Rabu, 23 Januari 2013

Inspiring, lalu...


Saat itu, semua anggota tim berkumpul di aula. Hampir semua yang bicara, menyiratkan keraguan. Mereka tidak yakin bahwa mereka bisa melakukan apa yang sudah diputuskan oleh kantor pusat. Bos di unit itu terus berusaha meyakinkan bahwa mereka bisa. Memang, Bos ini merupakan tipikal orang yang tak pernah mengatakan tidak bisa. Ia selalu mengatakan “ya” apapun tantangan yang harus ia hadapi.
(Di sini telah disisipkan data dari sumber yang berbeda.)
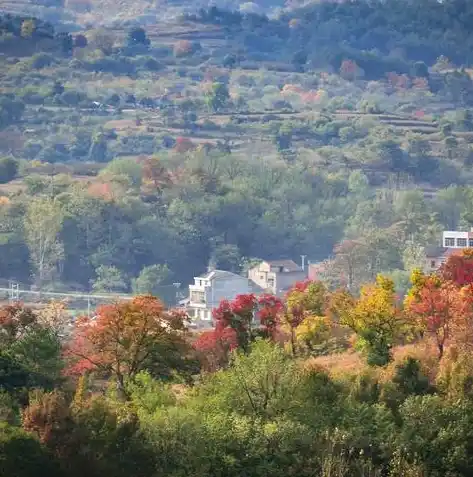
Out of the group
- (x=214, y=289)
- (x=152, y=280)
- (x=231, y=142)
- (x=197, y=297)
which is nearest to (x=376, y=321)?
(x=197, y=297)

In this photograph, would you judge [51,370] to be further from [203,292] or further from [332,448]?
[203,292]

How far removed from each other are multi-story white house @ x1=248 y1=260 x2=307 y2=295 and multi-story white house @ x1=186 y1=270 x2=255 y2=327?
4.46 ft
Akhirnya saya melambaikan tangan untuk meminta izin bicara. Saya tak ingin tim berlarut-larut dalam ketidakpercayaan diri. Saya bercerita. Cerita yang dulu pernah disampaikan dosen saya dalam sebuah training, yang bagi saya sangat menginspirasi.
Ada anak unta bertanya pada bapaknya yang tentu juga unta.
“Ayah, Ayah, kenapa sih kita punya punuk?”
“Punuk ini adalah tempat cadangan air kita, jadi kalau kita berjalan jauh di padang pasir, kita tidak akan mudah kehausan.”
“Ayah, Ayah, kenapa sih kaki kita panjang-panjang?”
“Oh, itu agar kita tidak mudah terperosok di pasir ketika menjelajahi gurun berhari-hari”
“Ayah, ayah, kenapa sih kelopak mata kita lebar sekali?”
“Kau tahu, Nak? Di gurun seringkali terjadi badai pasir, kelopak seperti ini sangat membantu agar mata kita menutup rapat sehingga tidak mudah kemasukan debu atau pasir.”
“Tetapi, Ayah, kenapa kita tinggal di kebun binatang?”
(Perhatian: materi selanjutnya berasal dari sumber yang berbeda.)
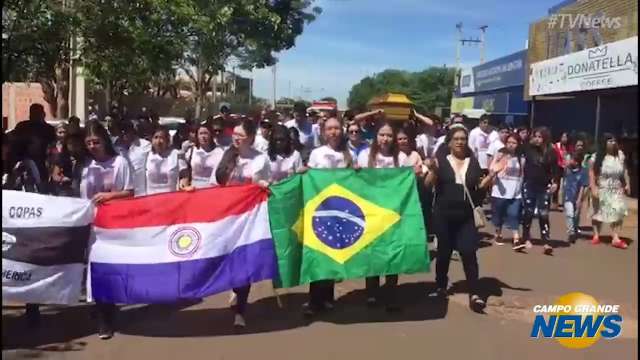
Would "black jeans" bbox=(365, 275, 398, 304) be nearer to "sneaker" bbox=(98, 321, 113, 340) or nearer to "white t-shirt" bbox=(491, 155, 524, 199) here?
"sneaker" bbox=(98, 321, 113, 340)

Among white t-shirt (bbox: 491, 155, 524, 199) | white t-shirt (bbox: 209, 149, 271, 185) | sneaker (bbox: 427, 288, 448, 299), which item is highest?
white t-shirt (bbox: 209, 149, 271, 185)

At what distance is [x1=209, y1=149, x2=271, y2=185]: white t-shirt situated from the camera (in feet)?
20.0

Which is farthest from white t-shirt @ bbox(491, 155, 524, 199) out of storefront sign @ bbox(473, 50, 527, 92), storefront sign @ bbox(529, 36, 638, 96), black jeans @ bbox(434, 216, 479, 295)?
storefront sign @ bbox(473, 50, 527, 92)

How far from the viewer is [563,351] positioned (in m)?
5.27

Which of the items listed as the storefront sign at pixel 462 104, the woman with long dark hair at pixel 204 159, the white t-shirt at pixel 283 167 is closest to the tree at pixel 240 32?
the woman with long dark hair at pixel 204 159

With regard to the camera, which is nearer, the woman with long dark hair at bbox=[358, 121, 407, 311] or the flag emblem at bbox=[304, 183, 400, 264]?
the flag emblem at bbox=[304, 183, 400, 264]

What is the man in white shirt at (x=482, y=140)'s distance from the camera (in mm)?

Tampaknya tim cukup paham dengan cerita yang saya sampaikan. Pak Bos menegakkan kepalanya, matanya terlihat bersemangat. Ia pun menegaskan pada tim bahwa segala sumber daya, system, dan teknologi yang dibutuhkan sudah tersedia. Dengan bekal itu semua, tidaklah patut meragukan diri untuk melangkah pada situasi baru, karena bekal yang sudah ada itu memang disediakan untuk menghadapi tantangan yang dihadapi tim saat itu.

Suasana tim kembali bergairah. Agenda demi agenda dapat dilalui dengan tanpa pesimisme. Saya menikmati suasana itu hingga suatu ketika saya cukup terperanjat.

Beberapa pecan kemudian, seorang rekan mengatakan pada saya bahwa ia masih ingat dengan cerita unta yang saya kisahkan. Tentu saya senang ketika ia mengakui bahwa cerita itu menginspirasi baginya. Rasa senang itu seketika berubah, saat dia mengatakan bahwa ia sedang menyiapkan berkas lamaran ke perusahaan lain.